Non si è mai troppo vecchi per scappare via
Dopo la musica dell’operetta di Payne e l’omonimo film di Griffith ( 1914) “Home sweet home”, ripreso anche dalla band americana Motlely Crue quarant’anni fa, oggi diventa il titolo di un libro di Andrea Kerbaker nell’ italiano “Casa, dolce casa”. Fin dal titolo non ci sono dubbi, è lì che si vuole stare o meglio ritornare dalla seppur accogliente casa di riposo da cui scappare VIA VIA VIA. Non c’è il punto interrogativo come nel film di Benjamin con Tom Hanks, c’è lo stesso desiderio che anima Dorothy ne “Il Mago di Oz” che con un battere dei tacchi delle scarpette rosso rubino vuol tornare a casa nel Kansas dove viveva dalla zia.
Insomma c’è sempre una Itaca per tutti quanti dove fare ritorno e Kerbaker lo ribadisce nel suo esordio narrativo del suo ultimo libro dopo aver spaziato a lungo nella saggistica. La storia di un ennesimo ritorno in quello che è un ultraluogo, la dolce casa, è narrata in seconda persona singolare, col tu e in effetti per un appassionato lettore come lui non poteva essere altrimenti vista la sua confidenza che ha anche coi suoi tanti lettori.
Il signor Coleridge
Nonostante la sua vasta conoscenza della letteratura ha ammesso che è stata una scelta audace, anzi si fosse ricordato che al tu, molto insolito, ricorre Italo Calvino in “Se una notte d’inverno un viaggiatore”, si sarebbe guardato bene dall’utilizzarlo al momento della decisione sulla voce narrante. Ma prima di scappare VIA nella fuga finale c’è un lungo percorso soprattutto interiore da fare, una riflessione sulla difficoltà di accettare di invecchiare, magari bene. Sono considerazioni fatte con un certo spirito, da humour inglese, per alleggerire una tematica dove è facile cadere nella pesantezza se non nella disperazione esistenziale come in Kierkegaard. Anzi il libro è pieno di speranza appunto di fare un piano di fuga da dove si sente di stare stretti se non proprio costretti; ad agitare il protagonista il signor Coleridge è una forza vitale che lo spinge a un paio di tentativi prima di farcela. Ma il problema poi è cosa si trova, non ci sono più i soliti punti di riferimento.

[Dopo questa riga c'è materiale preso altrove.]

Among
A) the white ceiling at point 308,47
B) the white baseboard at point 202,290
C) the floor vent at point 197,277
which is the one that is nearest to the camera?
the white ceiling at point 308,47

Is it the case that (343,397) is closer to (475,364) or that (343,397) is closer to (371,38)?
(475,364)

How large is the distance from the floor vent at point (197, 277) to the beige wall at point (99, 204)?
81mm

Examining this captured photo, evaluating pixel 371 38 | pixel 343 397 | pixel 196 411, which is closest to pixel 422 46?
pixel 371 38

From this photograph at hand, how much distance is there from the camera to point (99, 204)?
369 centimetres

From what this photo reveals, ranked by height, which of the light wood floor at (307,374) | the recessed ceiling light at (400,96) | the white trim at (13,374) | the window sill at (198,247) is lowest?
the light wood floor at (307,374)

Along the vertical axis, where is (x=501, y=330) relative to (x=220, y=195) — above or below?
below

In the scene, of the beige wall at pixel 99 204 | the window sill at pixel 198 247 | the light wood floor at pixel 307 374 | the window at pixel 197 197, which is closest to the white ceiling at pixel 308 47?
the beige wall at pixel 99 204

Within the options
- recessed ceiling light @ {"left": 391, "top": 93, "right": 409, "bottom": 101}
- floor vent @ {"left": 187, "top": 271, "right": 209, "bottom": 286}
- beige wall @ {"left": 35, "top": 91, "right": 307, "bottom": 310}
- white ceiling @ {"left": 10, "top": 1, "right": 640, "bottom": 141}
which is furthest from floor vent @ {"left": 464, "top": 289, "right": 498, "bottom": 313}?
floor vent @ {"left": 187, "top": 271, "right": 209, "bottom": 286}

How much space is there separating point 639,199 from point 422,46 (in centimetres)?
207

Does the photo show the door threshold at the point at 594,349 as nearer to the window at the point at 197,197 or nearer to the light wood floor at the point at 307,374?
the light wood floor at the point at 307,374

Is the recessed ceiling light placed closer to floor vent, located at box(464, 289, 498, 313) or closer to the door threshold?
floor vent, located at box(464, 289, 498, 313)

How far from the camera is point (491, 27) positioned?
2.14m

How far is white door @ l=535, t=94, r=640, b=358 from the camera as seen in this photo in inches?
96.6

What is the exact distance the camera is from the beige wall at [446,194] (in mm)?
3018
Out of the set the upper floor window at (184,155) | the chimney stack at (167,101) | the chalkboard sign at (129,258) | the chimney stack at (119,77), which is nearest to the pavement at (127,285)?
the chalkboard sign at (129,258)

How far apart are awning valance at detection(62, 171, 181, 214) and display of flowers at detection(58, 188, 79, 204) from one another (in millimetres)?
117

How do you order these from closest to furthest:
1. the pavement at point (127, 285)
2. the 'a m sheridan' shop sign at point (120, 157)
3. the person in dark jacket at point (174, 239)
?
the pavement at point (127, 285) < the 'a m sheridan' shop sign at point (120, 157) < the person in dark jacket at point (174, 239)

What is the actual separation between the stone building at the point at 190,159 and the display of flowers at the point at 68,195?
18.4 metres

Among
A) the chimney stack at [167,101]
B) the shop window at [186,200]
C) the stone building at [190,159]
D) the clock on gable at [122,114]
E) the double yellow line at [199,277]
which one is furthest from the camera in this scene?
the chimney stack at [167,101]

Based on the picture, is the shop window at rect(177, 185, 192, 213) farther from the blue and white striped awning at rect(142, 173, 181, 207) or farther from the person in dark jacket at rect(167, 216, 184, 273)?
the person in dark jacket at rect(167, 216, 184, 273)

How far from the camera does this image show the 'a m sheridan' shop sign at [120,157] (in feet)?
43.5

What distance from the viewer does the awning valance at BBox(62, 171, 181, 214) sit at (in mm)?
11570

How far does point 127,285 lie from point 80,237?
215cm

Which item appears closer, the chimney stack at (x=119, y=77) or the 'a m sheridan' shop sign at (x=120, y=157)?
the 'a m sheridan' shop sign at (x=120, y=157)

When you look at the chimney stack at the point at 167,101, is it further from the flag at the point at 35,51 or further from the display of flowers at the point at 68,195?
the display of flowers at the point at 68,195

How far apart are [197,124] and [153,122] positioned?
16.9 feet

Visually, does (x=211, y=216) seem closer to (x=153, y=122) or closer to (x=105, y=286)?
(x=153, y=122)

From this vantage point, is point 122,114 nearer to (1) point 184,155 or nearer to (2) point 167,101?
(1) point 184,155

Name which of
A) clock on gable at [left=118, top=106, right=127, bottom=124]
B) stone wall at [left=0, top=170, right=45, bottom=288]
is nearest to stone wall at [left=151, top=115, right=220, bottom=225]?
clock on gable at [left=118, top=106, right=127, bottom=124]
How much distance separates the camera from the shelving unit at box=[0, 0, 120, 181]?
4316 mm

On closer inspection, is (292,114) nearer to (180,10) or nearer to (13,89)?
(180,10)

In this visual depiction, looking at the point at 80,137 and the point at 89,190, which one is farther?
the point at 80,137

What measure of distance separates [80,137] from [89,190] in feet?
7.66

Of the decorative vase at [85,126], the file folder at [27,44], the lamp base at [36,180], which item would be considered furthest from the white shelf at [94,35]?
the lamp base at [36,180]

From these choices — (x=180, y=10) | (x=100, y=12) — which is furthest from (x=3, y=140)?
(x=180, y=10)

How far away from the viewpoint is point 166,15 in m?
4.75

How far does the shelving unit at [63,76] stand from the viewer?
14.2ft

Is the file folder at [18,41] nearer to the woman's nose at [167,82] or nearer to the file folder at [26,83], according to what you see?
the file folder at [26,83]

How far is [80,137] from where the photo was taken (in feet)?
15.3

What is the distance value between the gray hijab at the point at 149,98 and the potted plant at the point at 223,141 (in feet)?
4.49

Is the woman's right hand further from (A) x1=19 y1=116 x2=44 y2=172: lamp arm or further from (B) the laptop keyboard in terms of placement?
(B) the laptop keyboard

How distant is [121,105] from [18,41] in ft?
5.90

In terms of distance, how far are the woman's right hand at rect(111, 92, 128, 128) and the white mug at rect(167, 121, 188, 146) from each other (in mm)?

Come per Ulisse al suo ritorno a Itaca anche George dovrà fare i conti coi cambiamenti cui va incontro, da quelli interiori a partire dalla difficoltà motorie a quelli esteriori di un ambiente e di un contesto sociale mutato. Di certo per Kerbaker ci sono dei punti di riferimento letterari ben precisi, la fuga dalla vecchiaia è un topos narrativo letterario oltre che autobiografico, per esempio Tolstoj che ultraottantenne malato scappa via da Jasnaja Poljana. Certo oggi con l’allungarsi della vita gli ottanta e passa anni, non sono più delle colonne d’ Ercole da varcare. E’ l’età degli ultimi due presidenti americani, ormai facile da raggiungere tanto che i leader delle superpotenze quando si sono incontrati di recente a Pechino fiduciosi pensano di puntare ai 150 anni. Ma questo traguardo non interessa al saggio Kerbaker, anzi ha detto che per lui già gli ottanta sono tanta roba. Nonostante oggi si preferisca parlare di “ederly adults” di anziani adulti, alla fine sempre di vecchiaia si tratta ed il libro certo non lo nasconde. Anzi come fa Virgilio ci ricorda che “il tempo porta via tutte le cose”, e non mancano di ribadirlo le peripezie di George.